Everyone marks World AIDS day

AIDS punchstock.JPGIt’s World AIDS day. Amidst government pledges and calls for more HIV testing, there’s 15 minutes of silence, an HIV+ marathon, a new Queen concert movie and much, much more.


“Governments across the globe pledged Monday to step up the fight against HIV, combating the stigma associated with the disease and promising to bankroll treatment programmes on World AIDS Day”, says the AFP.

South Africa, which has 5.5 million people with HIV (out of an estimated global total of 33 million), commemorated the day with 15 minutes of silence.

In Kolkata, India, 600 HIV-positive people participated in a ‘Red Ribbon marathon’.

Chinese President Hu Jintao visited AIDS patients in a hospital in Beijing.

French first lady Carla Bruni-Sarkozy, wife of President Nicholas Sarkozy, announced she will become a goodwill ambassador for the Geneva-based Global Fund to Fight Aids, Tuberculosis and Malaria.

The AIDS Healthcare Foundation, the largest AIDS group in the United States, is running a global initiative to test 1 million people for HIV.

Nature News speaks with Peter Piot, Chief of the Joint United Nations AIDS Programme on HIV/AIDS, who will be stepping down at the end of the year.

In the US, the American College of Physicians is publishing guidelines calling for doctors to refer all patients over the age of 13 for voluntary HIV tests.

And Queen are presenting a limited screening of their upcoming concert movie ‘Let the Cosmos Rock’, in the UK, with proceeds going to British AIDS charities.

Many newspapers — including Capital News (Kenya), Jerusalem Post (Israel), The Times of India (India) and RIA novosti (Russia) — are also taking this opportunity to highlight the local HIV/AIDS prevalence and problems.

* * * *

◆ Exercises
**1.** Decide whether each statement agrees with the World AIDS Day roundup, answering yes or no and quoting the words of the text that settle it: (a) South Africa marked the day with 15 minutes of silence. (b) About one million people ran in the Kolkata marathon. (c) The American College of Physicians guidelines call for doctors to refer all patients over 13 for voluntary HIV tests.
**2.** According to the World AIDS Day roundup, which organization will Carla Bruni-Sarkozy serve as a goodwill ambassador?

* * * *

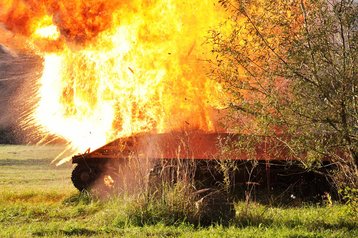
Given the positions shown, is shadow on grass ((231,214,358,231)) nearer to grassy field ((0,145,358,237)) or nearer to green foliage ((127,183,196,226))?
grassy field ((0,145,358,237))

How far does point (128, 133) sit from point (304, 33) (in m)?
10.6

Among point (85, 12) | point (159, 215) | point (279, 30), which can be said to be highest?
point (85, 12)

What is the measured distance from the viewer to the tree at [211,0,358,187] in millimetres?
11266

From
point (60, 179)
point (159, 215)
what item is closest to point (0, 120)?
point (60, 179)

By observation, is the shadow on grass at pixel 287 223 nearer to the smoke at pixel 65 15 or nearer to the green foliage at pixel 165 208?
the green foliage at pixel 165 208

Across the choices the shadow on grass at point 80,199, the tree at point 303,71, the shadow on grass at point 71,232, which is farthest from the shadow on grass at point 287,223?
the shadow on grass at point 80,199

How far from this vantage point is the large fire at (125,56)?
1970cm

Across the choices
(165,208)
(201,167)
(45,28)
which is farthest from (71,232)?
(45,28)

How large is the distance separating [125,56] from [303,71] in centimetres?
981

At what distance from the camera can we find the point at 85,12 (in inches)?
770

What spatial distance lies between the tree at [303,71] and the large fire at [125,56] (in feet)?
25.4

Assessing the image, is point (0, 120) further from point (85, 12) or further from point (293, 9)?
point (293, 9)

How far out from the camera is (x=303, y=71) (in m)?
11.5

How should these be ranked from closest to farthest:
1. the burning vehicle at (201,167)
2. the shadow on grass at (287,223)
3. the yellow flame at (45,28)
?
the shadow on grass at (287,223), the burning vehicle at (201,167), the yellow flame at (45,28)
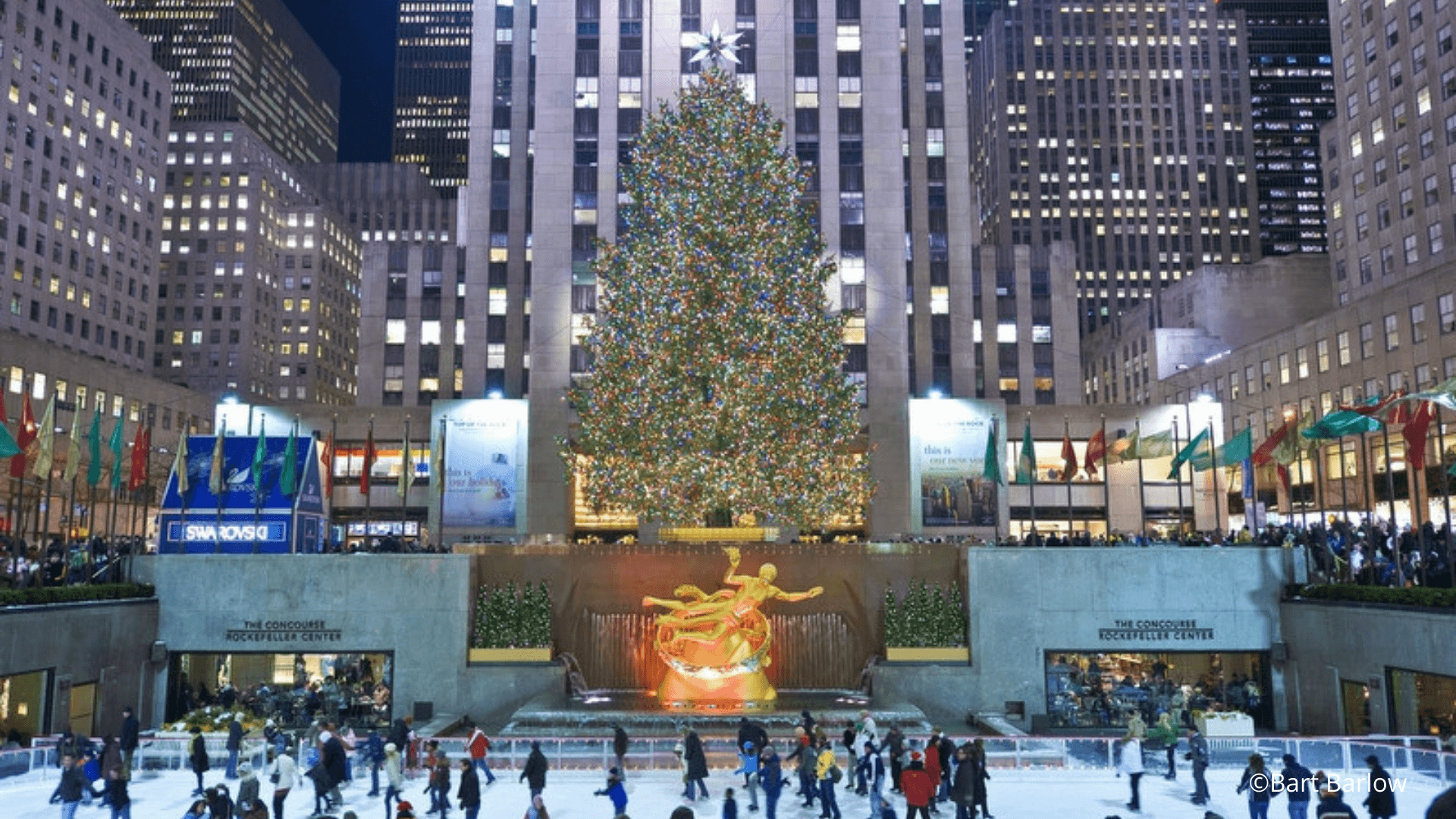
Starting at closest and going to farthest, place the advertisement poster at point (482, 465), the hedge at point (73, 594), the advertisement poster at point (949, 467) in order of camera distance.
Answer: the hedge at point (73, 594), the advertisement poster at point (482, 465), the advertisement poster at point (949, 467)

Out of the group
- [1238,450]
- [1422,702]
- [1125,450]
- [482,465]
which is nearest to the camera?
[1422,702]

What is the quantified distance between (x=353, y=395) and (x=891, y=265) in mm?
122605

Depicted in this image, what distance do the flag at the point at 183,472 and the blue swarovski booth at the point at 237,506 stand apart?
0.18ft

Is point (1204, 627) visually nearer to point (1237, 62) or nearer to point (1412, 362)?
point (1412, 362)

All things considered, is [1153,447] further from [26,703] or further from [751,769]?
[26,703]

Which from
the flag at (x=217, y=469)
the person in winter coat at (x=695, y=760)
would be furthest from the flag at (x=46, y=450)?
the person in winter coat at (x=695, y=760)

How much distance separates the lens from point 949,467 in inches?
2301

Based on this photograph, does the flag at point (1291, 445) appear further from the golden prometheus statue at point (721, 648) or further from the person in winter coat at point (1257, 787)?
the person in winter coat at point (1257, 787)

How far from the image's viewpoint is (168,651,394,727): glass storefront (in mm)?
33562

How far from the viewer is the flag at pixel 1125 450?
129 feet

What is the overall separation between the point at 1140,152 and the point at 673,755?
15351 centimetres

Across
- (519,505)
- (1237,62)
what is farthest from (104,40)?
(1237,62)

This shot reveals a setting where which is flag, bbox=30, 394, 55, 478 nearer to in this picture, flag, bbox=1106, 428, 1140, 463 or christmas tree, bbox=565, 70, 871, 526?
christmas tree, bbox=565, 70, 871, 526

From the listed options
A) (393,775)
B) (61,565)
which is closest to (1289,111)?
(61,565)
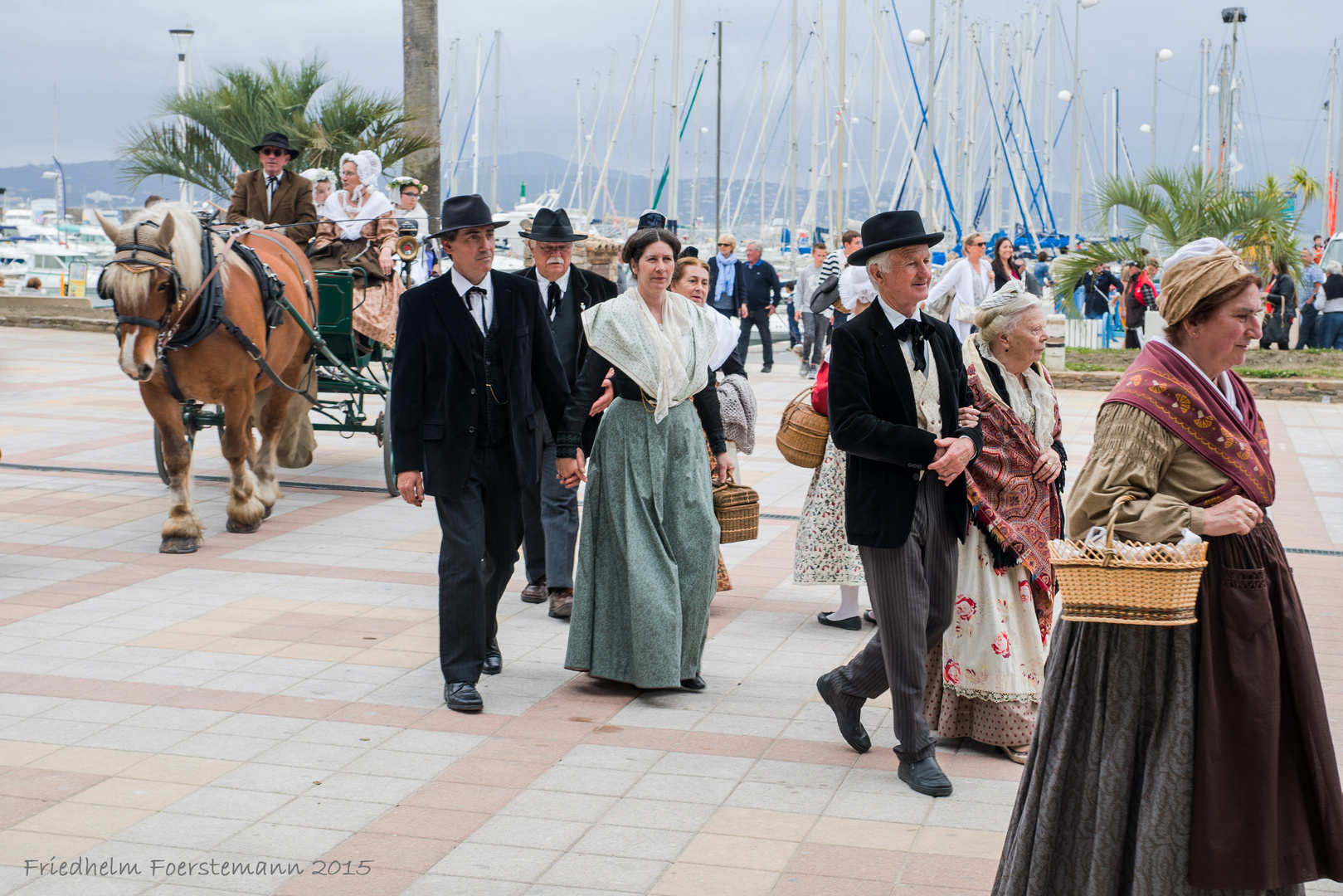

* * * *

◆ Expected responses
**1.**
(a) Yes: "commemorated the day with 15 minutes of silence."
(b) No: "600 HIV-positive people participated in a ‘Red Ribbon marathon’."
(c) Yes: "calling for doctors to refer all patients over the age of 13 for voluntary HIV tests."

**2.** The Geneva-based Global Fund to Fight Aids, Tuberculosis and Malaria.